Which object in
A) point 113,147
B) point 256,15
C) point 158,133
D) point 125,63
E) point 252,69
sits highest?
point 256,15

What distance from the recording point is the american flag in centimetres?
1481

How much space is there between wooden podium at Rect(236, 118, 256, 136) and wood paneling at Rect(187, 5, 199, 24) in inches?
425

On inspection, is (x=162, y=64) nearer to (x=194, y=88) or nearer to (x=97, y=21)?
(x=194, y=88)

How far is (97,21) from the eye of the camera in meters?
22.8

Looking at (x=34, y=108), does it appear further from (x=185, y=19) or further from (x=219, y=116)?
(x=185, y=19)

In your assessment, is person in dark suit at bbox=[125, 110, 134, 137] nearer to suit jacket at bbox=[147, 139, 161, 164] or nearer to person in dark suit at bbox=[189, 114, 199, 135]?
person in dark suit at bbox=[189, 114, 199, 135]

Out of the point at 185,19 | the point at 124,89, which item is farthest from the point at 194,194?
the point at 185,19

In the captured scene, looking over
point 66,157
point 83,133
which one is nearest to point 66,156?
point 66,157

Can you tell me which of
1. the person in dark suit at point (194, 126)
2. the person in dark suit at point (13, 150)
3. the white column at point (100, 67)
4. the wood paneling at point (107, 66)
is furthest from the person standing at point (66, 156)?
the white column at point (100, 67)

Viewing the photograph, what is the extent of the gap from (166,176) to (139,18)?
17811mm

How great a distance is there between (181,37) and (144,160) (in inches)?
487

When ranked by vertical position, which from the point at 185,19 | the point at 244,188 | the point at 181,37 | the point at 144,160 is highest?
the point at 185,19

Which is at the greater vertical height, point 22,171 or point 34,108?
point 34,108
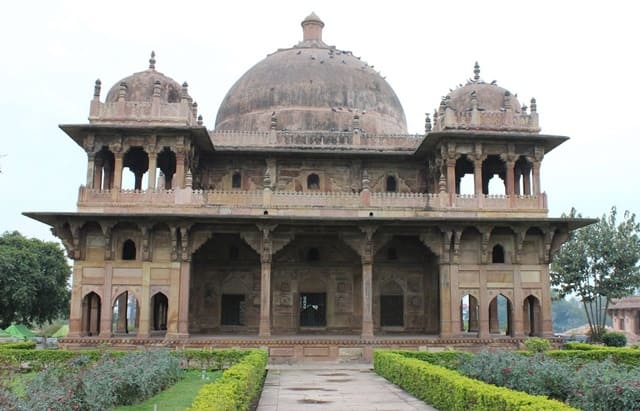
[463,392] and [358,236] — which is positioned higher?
[358,236]

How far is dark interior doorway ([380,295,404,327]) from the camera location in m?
28.3

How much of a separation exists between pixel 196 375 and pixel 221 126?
16116 mm

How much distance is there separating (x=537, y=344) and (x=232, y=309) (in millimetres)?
12571

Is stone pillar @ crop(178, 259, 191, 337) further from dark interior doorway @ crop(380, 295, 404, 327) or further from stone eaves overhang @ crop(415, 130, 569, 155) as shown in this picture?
stone eaves overhang @ crop(415, 130, 569, 155)

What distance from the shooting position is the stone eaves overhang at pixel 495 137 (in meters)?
26.0

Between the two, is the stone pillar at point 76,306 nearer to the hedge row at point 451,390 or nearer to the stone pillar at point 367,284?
the stone pillar at point 367,284

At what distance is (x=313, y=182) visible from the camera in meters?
29.3

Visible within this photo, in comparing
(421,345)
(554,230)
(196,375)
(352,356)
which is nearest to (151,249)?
(196,375)

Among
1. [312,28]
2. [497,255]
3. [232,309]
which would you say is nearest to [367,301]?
[497,255]

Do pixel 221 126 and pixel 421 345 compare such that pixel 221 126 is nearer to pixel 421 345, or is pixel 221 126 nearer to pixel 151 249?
pixel 151 249

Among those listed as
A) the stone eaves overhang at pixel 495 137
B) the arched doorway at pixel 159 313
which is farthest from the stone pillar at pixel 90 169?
the stone eaves overhang at pixel 495 137

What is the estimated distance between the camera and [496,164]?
29734 mm

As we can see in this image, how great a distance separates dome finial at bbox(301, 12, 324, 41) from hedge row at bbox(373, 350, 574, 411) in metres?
22.1

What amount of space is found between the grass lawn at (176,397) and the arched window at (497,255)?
12.8 meters
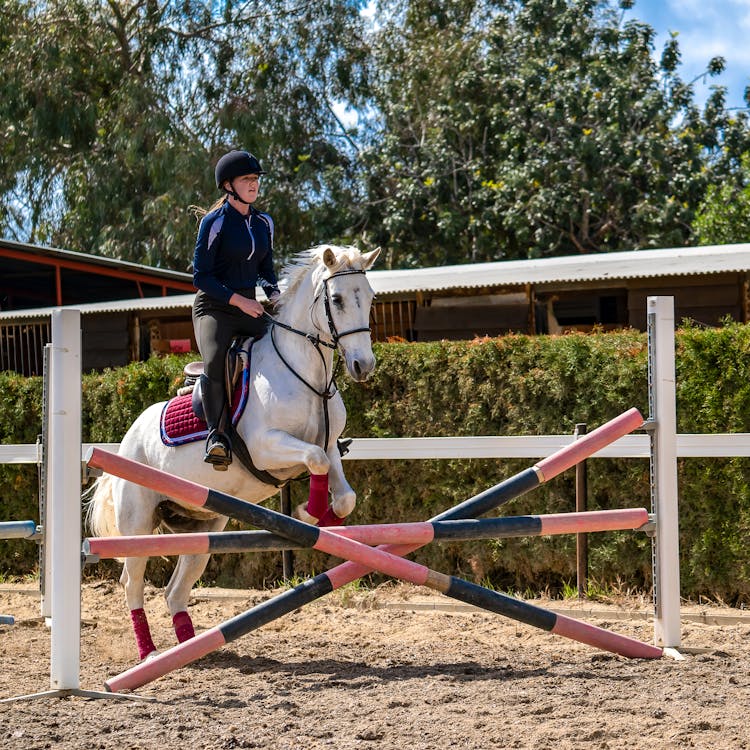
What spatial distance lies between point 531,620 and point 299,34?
2452cm

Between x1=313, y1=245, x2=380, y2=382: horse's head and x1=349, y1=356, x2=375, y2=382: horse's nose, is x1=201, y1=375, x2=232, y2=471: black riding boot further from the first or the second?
x1=349, y1=356, x2=375, y2=382: horse's nose

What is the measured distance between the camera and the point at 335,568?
4926 millimetres

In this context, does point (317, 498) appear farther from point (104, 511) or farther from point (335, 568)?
point (104, 511)

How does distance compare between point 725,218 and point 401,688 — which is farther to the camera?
point 725,218

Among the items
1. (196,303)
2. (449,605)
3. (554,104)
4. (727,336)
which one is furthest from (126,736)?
(554,104)

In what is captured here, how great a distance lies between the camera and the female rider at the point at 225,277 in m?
5.80

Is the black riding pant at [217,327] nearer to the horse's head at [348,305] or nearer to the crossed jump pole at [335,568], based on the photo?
the horse's head at [348,305]

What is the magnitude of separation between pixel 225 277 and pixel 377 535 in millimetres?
1953

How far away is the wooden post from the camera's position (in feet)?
24.9

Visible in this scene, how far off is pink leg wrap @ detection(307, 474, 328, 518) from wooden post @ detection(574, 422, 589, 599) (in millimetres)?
2717

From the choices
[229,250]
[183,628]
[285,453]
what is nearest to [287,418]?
[285,453]

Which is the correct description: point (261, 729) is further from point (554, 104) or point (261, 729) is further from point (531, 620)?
point (554, 104)

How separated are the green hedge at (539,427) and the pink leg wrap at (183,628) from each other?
2.71 metres

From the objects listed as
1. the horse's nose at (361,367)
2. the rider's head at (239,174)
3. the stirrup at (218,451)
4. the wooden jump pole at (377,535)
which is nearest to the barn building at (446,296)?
the rider's head at (239,174)
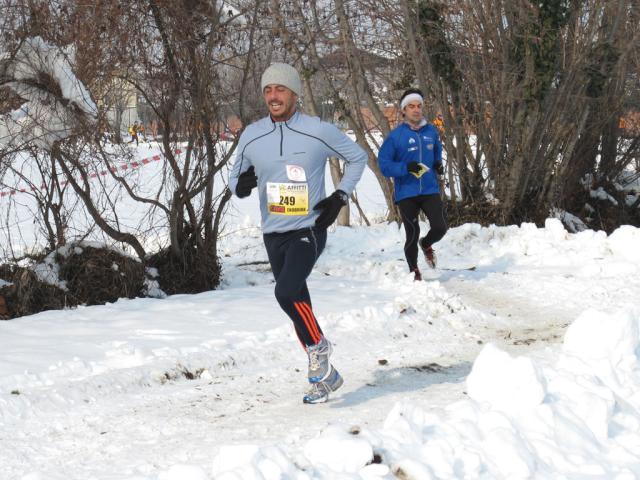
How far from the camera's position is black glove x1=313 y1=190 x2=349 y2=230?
16.9 feet

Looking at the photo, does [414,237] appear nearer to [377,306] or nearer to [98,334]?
[377,306]

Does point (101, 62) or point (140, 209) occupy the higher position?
point (101, 62)

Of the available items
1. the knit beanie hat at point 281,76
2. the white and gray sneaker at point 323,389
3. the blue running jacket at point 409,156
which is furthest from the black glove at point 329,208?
the blue running jacket at point 409,156

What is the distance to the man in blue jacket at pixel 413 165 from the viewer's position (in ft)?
27.9

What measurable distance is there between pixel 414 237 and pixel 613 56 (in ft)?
22.5

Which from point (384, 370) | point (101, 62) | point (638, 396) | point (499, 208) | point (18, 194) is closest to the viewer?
point (638, 396)

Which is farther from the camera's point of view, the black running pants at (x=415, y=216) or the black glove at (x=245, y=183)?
the black running pants at (x=415, y=216)

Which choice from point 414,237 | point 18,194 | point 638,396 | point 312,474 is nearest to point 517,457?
point 312,474

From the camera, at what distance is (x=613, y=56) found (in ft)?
46.2

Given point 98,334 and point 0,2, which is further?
point 0,2

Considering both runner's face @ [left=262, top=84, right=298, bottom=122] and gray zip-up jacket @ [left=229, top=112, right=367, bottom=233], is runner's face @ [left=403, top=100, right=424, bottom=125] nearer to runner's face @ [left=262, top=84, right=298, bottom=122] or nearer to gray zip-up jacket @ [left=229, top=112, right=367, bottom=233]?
gray zip-up jacket @ [left=229, top=112, right=367, bottom=233]

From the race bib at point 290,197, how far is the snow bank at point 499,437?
4.20 feet

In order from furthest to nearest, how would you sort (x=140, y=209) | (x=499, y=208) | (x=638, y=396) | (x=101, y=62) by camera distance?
(x=499, y=208) < (x=140, y=209) < (x=101, y=62) < (x=638, y=396)

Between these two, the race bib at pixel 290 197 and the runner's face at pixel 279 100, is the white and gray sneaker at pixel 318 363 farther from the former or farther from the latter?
the runner's face at pixel 279 100
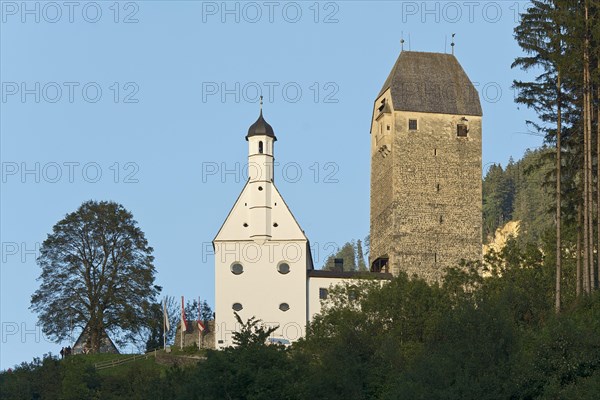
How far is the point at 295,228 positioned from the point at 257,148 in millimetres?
5439

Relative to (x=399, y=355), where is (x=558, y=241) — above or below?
above

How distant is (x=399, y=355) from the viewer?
205 ft

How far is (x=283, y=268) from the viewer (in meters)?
87.7

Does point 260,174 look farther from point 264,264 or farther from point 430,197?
point 430,197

● ● ● ● ●

Turn the material from the line containing "In this context, does" through the line containing "2.71 metres", both included, into a Markdown table with the columns Row and Line. Put one line per row, numbered in order, and leave out blank lines.

#### Exercise answer
| Row | Line |
|---|---|
| 1 | In this context, does point (317, 498) appear farther from point (104, 511) or farther from point (335, 568)? |
| 2 | point (104, 511) |
| 3 | How does distance compare between point 725,218 and point 401,688 — which is farther to the camera? |
| 4 | point 725,218 |
| 5 | Among the items |
| 6 | 1. (196,303) |
| 7 | 2. (449,605) |
| 8 | 3. (554,104) |
| 9 | 4. (727,336) |
| 10 | which one is furthest from (126,736)? |
| 11 | (554,104) |
| 12 | In what is captured here, how great a distance lies between the camera and the female rider at the point at 225,277 in m? |
| 13 | 5.80 |
| 14 | Is the black riding pant at [217,327] nearer to the horse's head at [348,305] or nearer to the crossed jump pole at [335,568], based on the photo? |
| 15 | the horse's head at [348,305] |
| 16 | What is the magnitude of separation between pixel 225 277 and pixel 377 535 in millimetres? |
| 17 | 1953 |
| 18 | How far away is the wooden post from the camera's position (in feet)? |
| 19 | 24.9 |
| 20 | Visible in this scene, how far off is pink leg wrap @ detection(307, 474, 328, 518) from wooden post @ detection(574, 422, 589, 599) (in millimetres)? |
| 21 | 2717 |
| 22 | From the choices |
| 23 | [229,250] |
| 24 | [183,628] |
| 25 | [285,453] |
| 26 | what is nearest to [287,418]? |
| 27 | [285,453] |
| 28 | Which is the correct description: point (261, 729) is further from point (554, 104) or point (261, 729) is further from point (531, 620)? |
| 29 | point (554, 104) |
| 30 | How separated are the green hedge at (539,427) and the pink leg wrap at (183,628) from each other? |
| 31 | 2.71 metres |